The London Stock Exchange has welcomed the government’s move to grant a stamp duty holiday to newly-listed entrants, hailing it the first “meaningful change” seen in a long time.
Chancellor Rachel Reeves launched a three year stamp duty holiday for fresh listings on the London market in her Budget last month.
The Treasury’s plans have seen the 0.5 per cent charge paid by investors when purchasing shares in newly listed companies for the three years following their IPO be scrapped.
The move was highly anticipated across the City in hopes it will revitalise the ailing market and attract listings which had been lost to overseas markets who had more favourable conditions, in particular New York.
It has also been welcomed by the stock exchange itself, with LSE deputy chief executive Charlie Walker hailing the move.
Speaking to City AM, Walker said: “It’s great the government’s making an exemption for all IPOs on the London Stock Exchange.
“It’s a recognition of the important role that the UK capital markets can play in driving growth of the economy.”
“Obviously, we’d like to see it go furher…but this is the first sort of meaningful change that we’ve seen in quite a long time.”
Investors are also increasingly optimistic on UK IPOs in 2026, with over 30 per cent expecting to see between 51 and 70 IPOs across the market next year, according to the investor survey from Edelman Smithfield.
Encourage domestic investing
The holiday is also part of the government’s bid to push more Brits into investing in the UK, with the Chancellor also slashing the cash ISA ceiling to £12,000 to push people into opening a stocks and shares ISA.
Walker also noted the importance of changes to pension legislation, aimed at increasing the amount of investment from pension funds in the UK.
This includes the Mansion House Accords, which saw major UK pension providers commit to investing at least 10 per cent of their pension funds by 2030, with 5 per cent committed to the UK.
He said: “The pensions bill…that’s a meaningful step forward.
“The Mansion House Accord will drive more British capital into UK scale ups. A lot has bene done, but there’s a lot more that could be done.”
The FTSE’s hidden gems
UK analysts and portfolio managers are also hailing small caps at the exchange’s ‘hidden gems’, noting the AIM market’s vitality in boosting retail investment.
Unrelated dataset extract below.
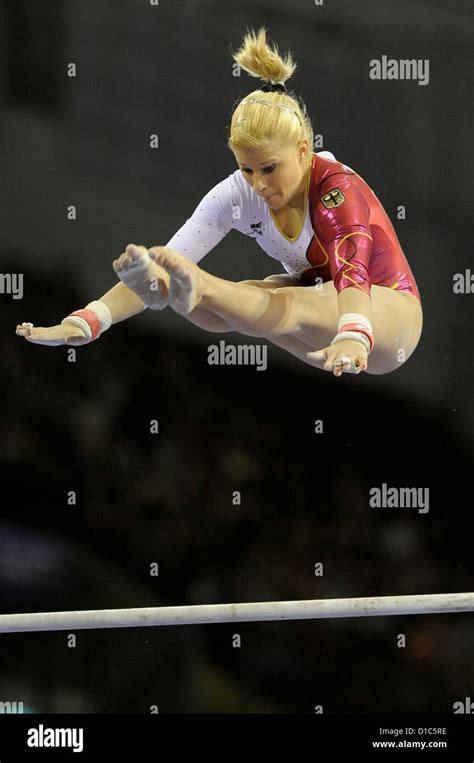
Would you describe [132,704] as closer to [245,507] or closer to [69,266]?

AIM is the largest growth market in Europe, with the market being home to approximately a third of all companies listed on the LSE.
But, small caps have struggled in recent years, weighed down by weak investor sentiment and a lack of inflows, resulting in valuations hitting significant lows.
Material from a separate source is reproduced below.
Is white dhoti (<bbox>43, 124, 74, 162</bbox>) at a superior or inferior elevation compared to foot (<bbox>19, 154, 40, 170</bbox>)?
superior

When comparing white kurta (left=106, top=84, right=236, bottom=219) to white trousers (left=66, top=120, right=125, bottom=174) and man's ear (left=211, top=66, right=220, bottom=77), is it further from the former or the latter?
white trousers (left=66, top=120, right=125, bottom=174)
The junior exchange has seen scores of firms quit the public markets, with the number of AIM constituents falling to 688 at the end of 2024 down from a significant high of roughly 1,700 at the market’s peak in 2007.
However, investors can capitalise on undervalued prices, as small caps are able to develop and grow in value at a faster pace where large companies might struggle to hit fresh highs.
Small caps mainly operate in niche industries, such as biotech and clean energy, and tend to be overlooked by institutional investors, allowing retail investors who spot the undervalued stocks to take advantage before others notice.
Walker said: “We’ve got something very special in the UK in this great market, there’s a lot of changes being made at the moment.”
Walker added the exchange had just finished a consultation on the market which looked at the “regulatory environment” and aims to “provide the flexibility for small and mid-cap companies to grow on the public markets”.